DELİLLER VE GEREKÇE :
Dava dilekçesi, cevap dilekçesi ve sair tüm evraklar hep birlikte incelenmiştir.
Mahkememizde açılan dava: İİK.nun 67. maddesi gereğince itirazın iptali davasıdır.
Dosyamıza getirtilen …. İcra Müdürlüğünün … esas sayılı takip dosyasının incelenmesinde; davacı tarafından davalı aleyhine toplam 80.021,58 TL üzerinden icra takibi yapıldığı, davalının itirazı üzerine takibin durduğu, itirazın süresinde ve usulüne uygun yapıldığı, buna göre davanın, İİK.67.maddesinde yazılı 1 yıllık hak düşürücü süre içerisinde açıldığı anlaşılmıştır.

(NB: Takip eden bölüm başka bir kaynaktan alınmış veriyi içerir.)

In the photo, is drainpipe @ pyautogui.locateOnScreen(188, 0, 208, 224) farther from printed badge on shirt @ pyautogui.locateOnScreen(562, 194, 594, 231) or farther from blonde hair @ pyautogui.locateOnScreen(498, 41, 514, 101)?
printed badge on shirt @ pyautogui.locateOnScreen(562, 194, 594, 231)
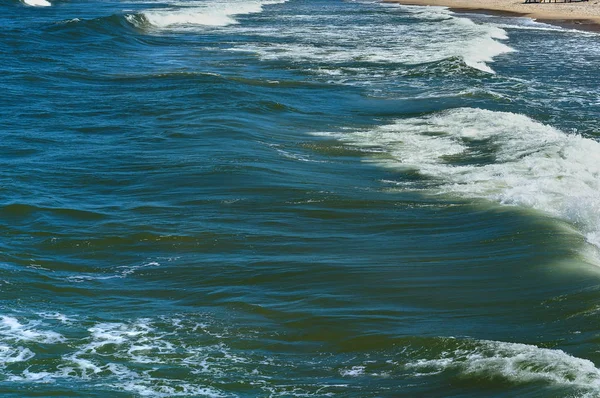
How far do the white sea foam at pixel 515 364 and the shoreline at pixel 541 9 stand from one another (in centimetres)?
3807

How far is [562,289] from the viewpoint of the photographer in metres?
10.2

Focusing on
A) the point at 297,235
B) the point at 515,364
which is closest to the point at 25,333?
the point at 297,235

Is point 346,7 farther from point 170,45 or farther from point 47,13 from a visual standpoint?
point 170,45

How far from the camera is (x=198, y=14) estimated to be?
51.5 meters

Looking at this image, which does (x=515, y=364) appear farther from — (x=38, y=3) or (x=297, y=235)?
(x=38, y=3)

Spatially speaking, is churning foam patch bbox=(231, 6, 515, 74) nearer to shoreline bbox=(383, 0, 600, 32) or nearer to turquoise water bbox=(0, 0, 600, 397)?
turquoise water bbox=(0, 0, 600, 397)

Dava konusu ihtilaf; taraflar arasında imzalanan “LPG Otogaz İstasyonu Bayilik Sözleşmesi” kapsamında, davacı tarafından cari hesap nedeniyle, davalının sorumlu olup olmadığı ve sorumlu ise miktarı, alacağın tahsili istemiyle başlatılan takibe itirazın iptali koşullarının oluşup oluşmadığına ilişkindir.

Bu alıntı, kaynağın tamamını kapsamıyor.